* [EXERCISE OBJECTIVE] Among these entries, how many lines have the string "site" in them? Only the number is needed.

+++ DATA FOR ANALYSIS +++

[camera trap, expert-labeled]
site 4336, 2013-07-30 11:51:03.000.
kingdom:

+++
+++ DATA FOR ANALYSIS +++

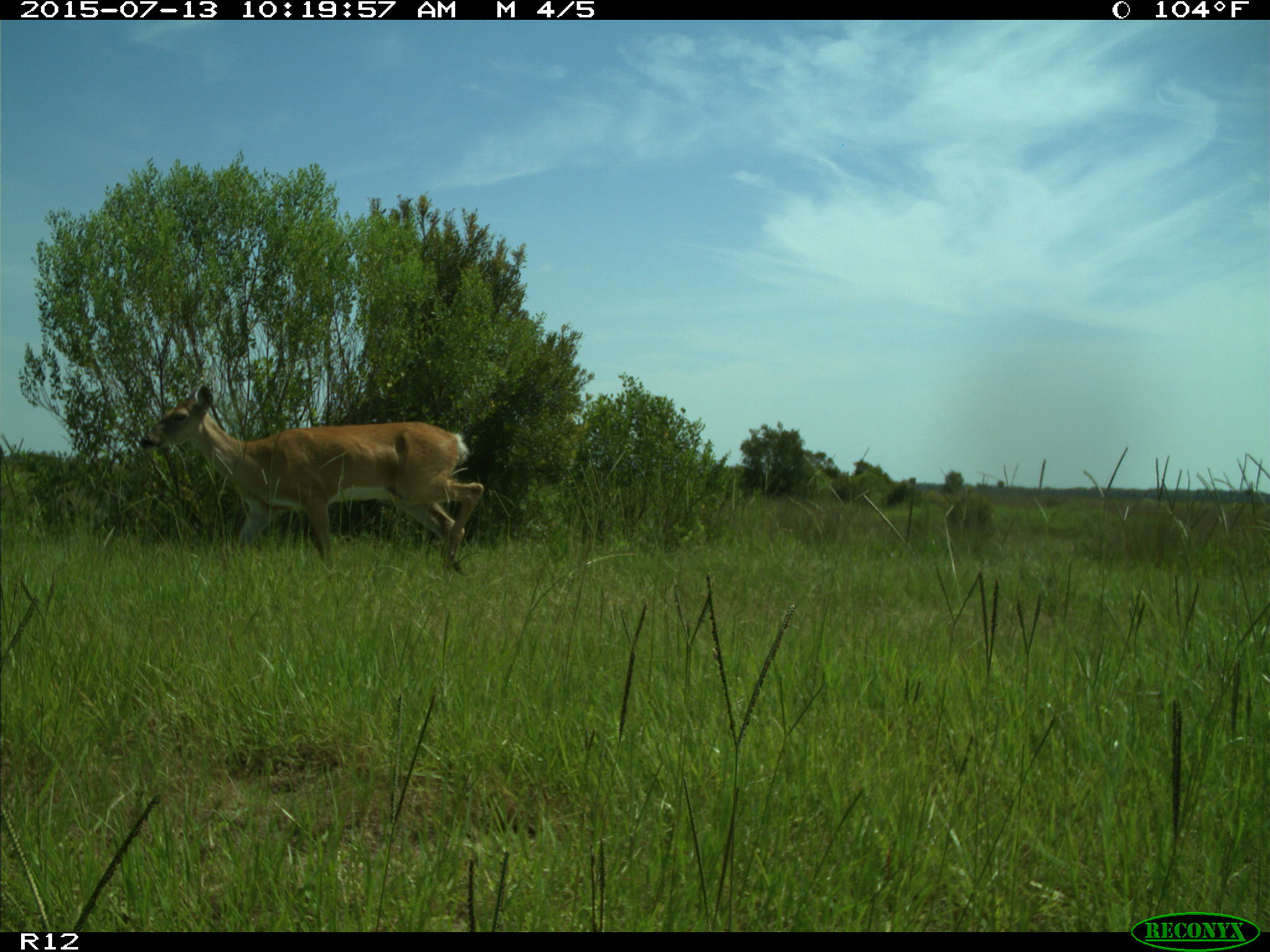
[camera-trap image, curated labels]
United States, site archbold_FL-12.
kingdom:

+++

* [ANSWER FOR THE TASK] 2